I'll also note so much of the human genetics space is so new that most knowledge is still couped up in academic papers - there aren't very good resources for the general public. A colleague helped edit a textbook in 2007 on genetic analysis (which would still be considered "new" in textbook space), and none of the tools in that book can be used with 1000 genomes data.
-- I'm bias, but I think the best entry level book is still from 1998 - Genome by Matt Ridley . It's what got me interested in genomics as a CS undergrad (I read it in 2009). Another decent one is The $1000 Genome , it gives a good cross section of genetics in 2010.
-- Our group has a series of intro lecture videos from last academic year . They are fairly up to date, and this year's videos will probably be posted soon.
-- Genomes Unzipped is great if you prefer a blog 
-- I think the best way to actually learn this stuff is to just play with the software tools. They all point to open data in the tutorials. Biopython's tutorial is particularly good - just google the biological terms as you go. Bioconductor has some good (though more targeted) tutorials too.

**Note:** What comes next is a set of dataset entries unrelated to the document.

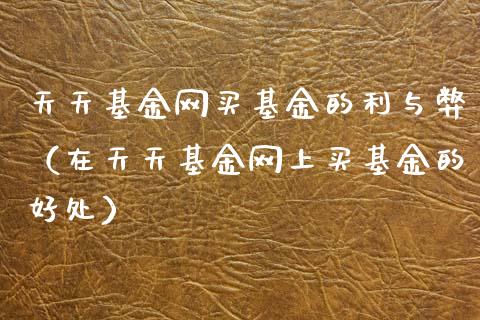 天天基金网买基金的利与弊（在天天基金网上买基金的好处）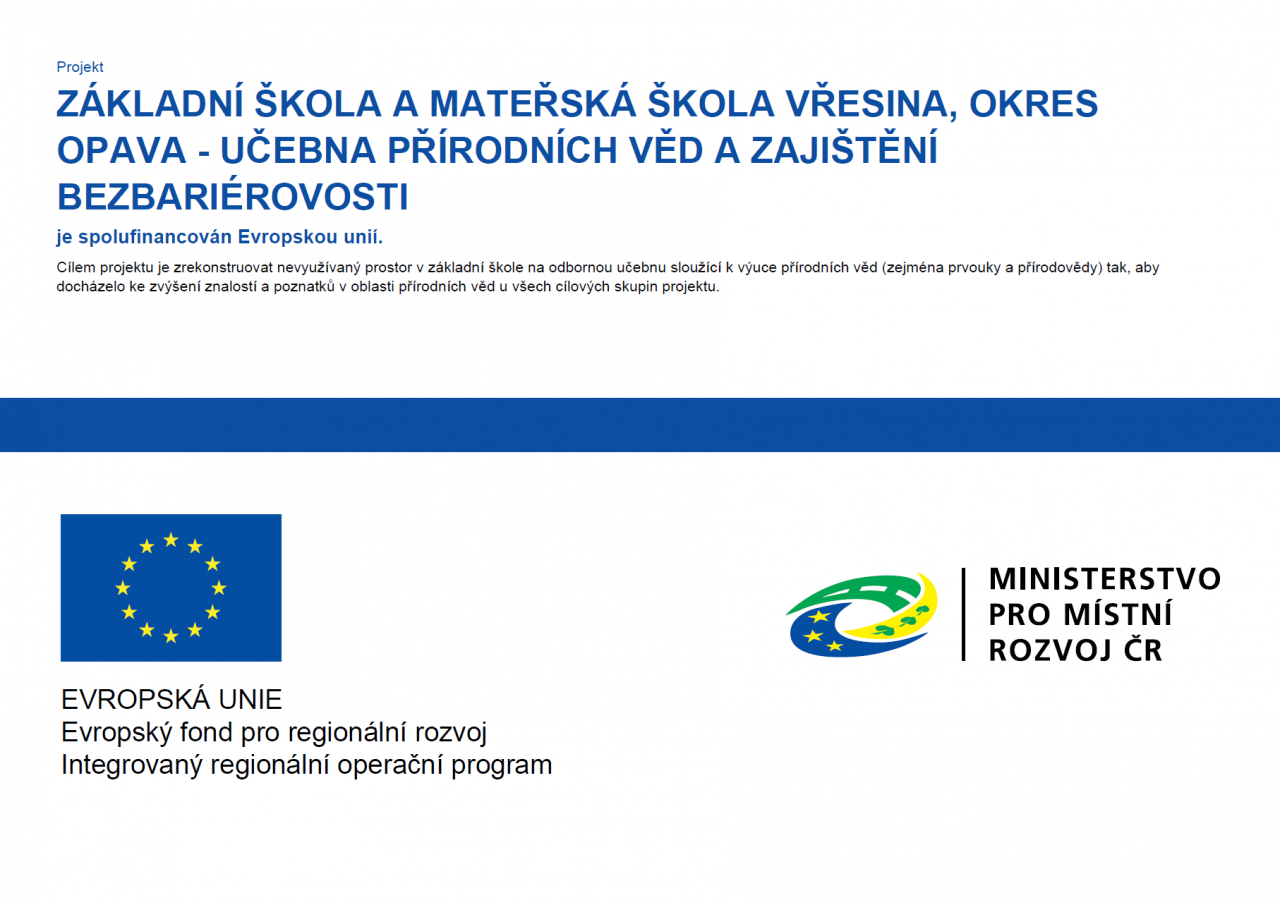 Projekt

ZÁKLADNÍ ŠKOLA A MATEŘSKÁ ŠKOLA VŘESINA, OKRES OPAVA - UČEBNA PŘÍRODNÍCH VĚD A ZAJIŠTĚNÍ BEZBARIÉROVOSTI

je spolufinancován Evropskou unií.

Cílem projektu je zrekonstruovat nevyužívaný prostor v základní škole na odbornou učebnu sloužící k výuce přírodních věd (zejména prvouky a přírodovědy) tak, aby docházelo ke zvýšení znalostí a poznatků v oblasti přírodních věd u všech cílových skupin projektu.

EVROPSKÁ UNIE
Evropský fond pro regionální rozvoj
Integrovaný regionální operační program

MINISTERSTVO
PRO MÍSTNÍ
ROZVOJ ČR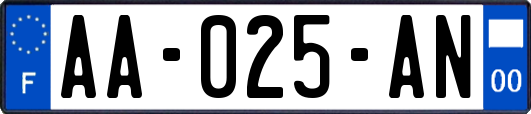 F

AA-025-AN

00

-- Going to talks can be a great way to get a broad overview of the space. Drop me a note if you happen to be located in Boston.

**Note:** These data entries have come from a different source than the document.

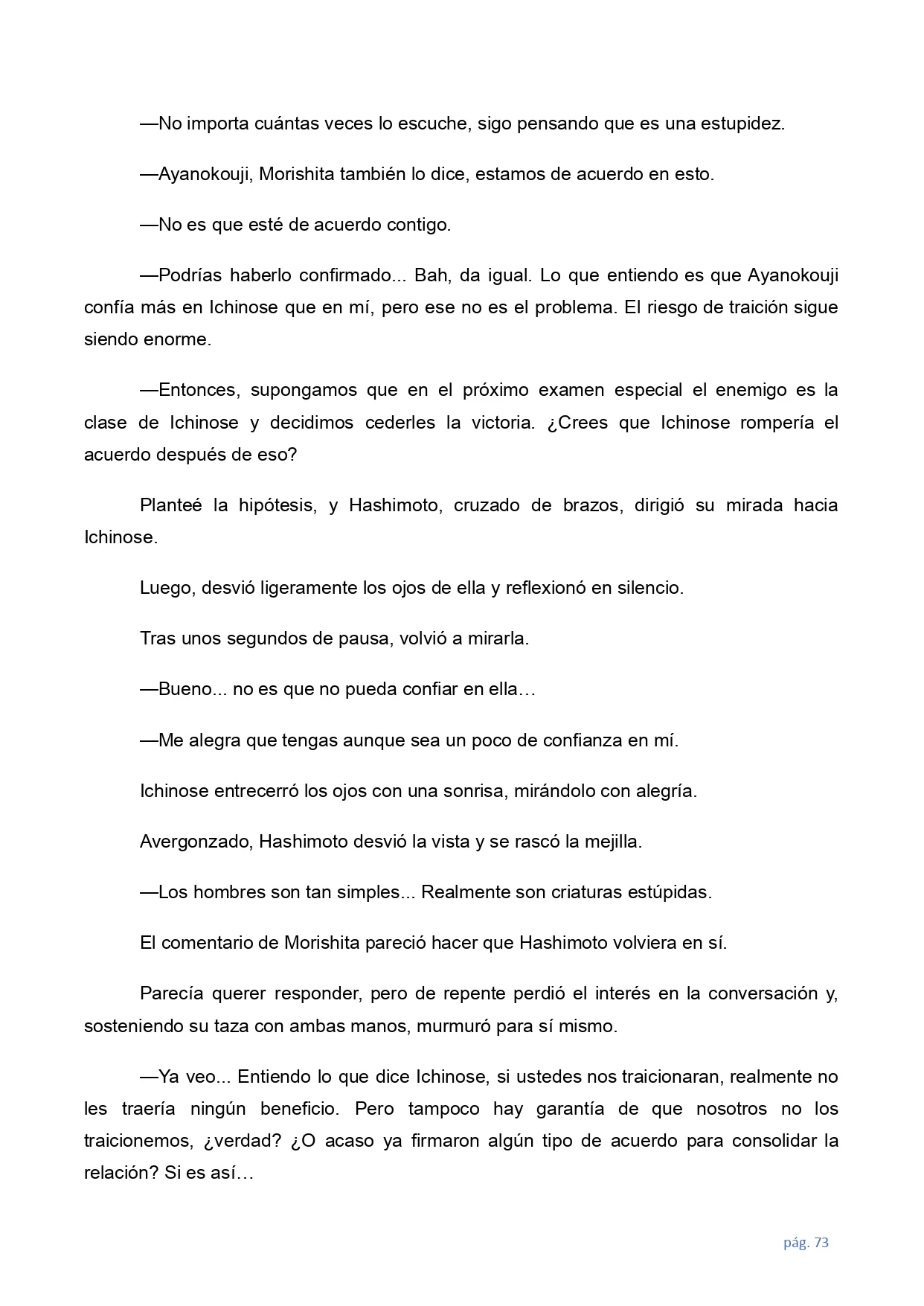 —No importa cuántas veces lo escuche, sigo pensando que es una estupidez.

—Ayanokouji, Morishita también lo dice, estamos de acuerdo en esto.

—No es que esté de acuerdo contigo.

—Podrías haberlo confirmado... Bah, da igual. Lo que entiendo es que Ayanokouji confía más en Ichinose que en mí, pero ese no es el problema. El riesgo de traición sigue siendo enorme.

—Entonces, supongamos que en el próximo examen especial el enemigo es la clase de Ichinose y decidimos cederles la victoria. ¿Crees que Ichinose rompería el acuerdo después de eso?

Planteé la hipótesis, y Hashimoto, cruzado de brazos, dirigió su mirada hacia Ichinose.

Luego, desvió ligeramente los ojos de ella y reflexionó en silencio.

Tras unos segundos de pausa, volvió a mirarla.

—Bueno... no es que no pueda confiar en ella…

—Me alegra que tengas aunque sea un poco de confianza en mí.

Ichinose entrecerró los ojos con una sonrisa, mirándolo con alegría.

Avergonzado, Hashimoto desvió la vista y se rascó la mejilla.

—Los hombres son tan simples... Realmente son criaturas estúpidas.

El comentario de Morishita pareció hacer que Hashimoto volviera en sí.

Parecía querer responder, pero de repente perdió el interés en la conversación y, sosteniendo su taza con ambas manos, murmuró para sí mismo.

—Ya veo... Entiendo lo que dice Ichinose, si ustedes nos traicionaran, realmente no les traería ningún beneficio. Pero tampoco hay garantía de que nosotros no los traicionemos, ¿verdad? ¿O acaso ya firmaron algún tipo de acuerdo para consolidar la relación? Si es así…

pág. 73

-- Finally, this goes without saying, but don't take articles in the mainstream media at face value. (Including, and in fact in particular, the NYT.) Every time I get together with relatives I have to argue against the latest grand prediction.
I haven't been following the progress for the past year and a half or so, but it was state of the art then.
Long story short, we're not synthesizing de-novo babies any time soon! Well, at least not in the lab.
This provides data in VCF format , which I would argue is the lowest level you want to go with this data unless you are doing variant calling methods development.
One tool you can use to analyze these data is PLINK/SEQ  (disclaimer: I work on the project). If any C++ devs are interested in contributing, let me know. (We'll have the source on Github soon...still pushing my group to learn Git :)
just re-directs me to the homepage.
That said, I've got a paper coming out real soon now that looked at the relationship between mutations across individual strains of Arabidopsis, and how (surprise surprise) you have fewer mutations in areas of proteins that potentially carry function, so I do think it's somewhat useful!
Gotta start somewhere. And 1000 data points is more than enough to get some statistically significant results.
Not the biggest deal in the world if you're seriously crunching on it... but something to consider.
Here's the project explanation, but the data itself is 1000 complete (hopefully!) genome sequences. The hope is to find the variants, be it single nucleotide differences, copy number difference, etc. Where I work we use it to help figure out SNP (single nucleotide polymorphisms) to see if something we sequenced is a mutation or just a variant with no effect.